Après ces siècles marqués par le sceau du tabou, des artistes de la fin du XIXe siècle osent faire exploser les carcans d’une société nouvellement bourgeoise et se permettent de représenter la grossesse dans sa nudité la plus totale. Gustave Courbet, Gustave Klimt et Egon Schiele trempent leur pinceau dans le liquide amniotique et accouchent d’œuvres puissantes, à l’instar de Paula Modershon-Becker et Frida Khalo. Cette tendance ne cessera de prendre de l’ampleur au XXe siècle, ère de libération et de la valorisation des femmes qui se sentent enfin en pleine possession de leur corps, de leur vie et de leur destinée grâce, entre autres, aux avancées sociétales et médicales. Oscillant entre conventions bourgeoises et récriminations féministes, le « deuxième sexe » subit un changement aussi capital qu’insidieux : petit à petit, la complexité s’insinue dans ce qui était auparavant l’évidence. Les questions du choix de la maternité, de l’omniprésence de la médecine, de la procréation assistée, des mères porteuses, etc. illustrent ce basculement et augurent certainement d’autres bouleversements radicaux.
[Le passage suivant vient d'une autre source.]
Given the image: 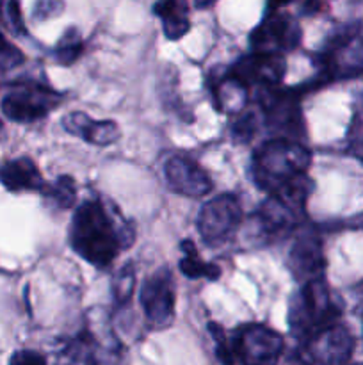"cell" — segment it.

La science-fiction s’est déjà faite réalité avec Thomas Beatie, l’homme qui a été par trois fois enceint… Renaud ne pourra donc plus chanter son désespoir en ces termes : « Parfois c’qu’y m’désole / C’qu’y fait du chagrin / Quand j’regarde son ventre / Et l’mien / C’est qu’même si j’devenais / Pédé comme un phoque / Moi j’serais jamais / En cloque »

 

On perçoit ici les prolongements passionnants qu’une telle étude ouvre (la grossesse aux quatre coins du globe, l’histoire de l’IVG, etc.) et l’on se met à invoquer sainte Marguerite pour qu’Emmanuelle Berthiaud donne rapidement naissance à d’autres ouvrages mêlant intelligence et originalité, rigueur et curiosité, érudition et clarté. On ressort de cette lecture avec des envies d’encore… à défaut de fraises ! 

 

Samia Hammami

 

Emmanuelle Berthiaud, Enceinte. Une histoire de la grossesse entre art, histoire et société, Paris, Éditions de la Martinière, octobre 2013, 2013, 248 p., 45 €.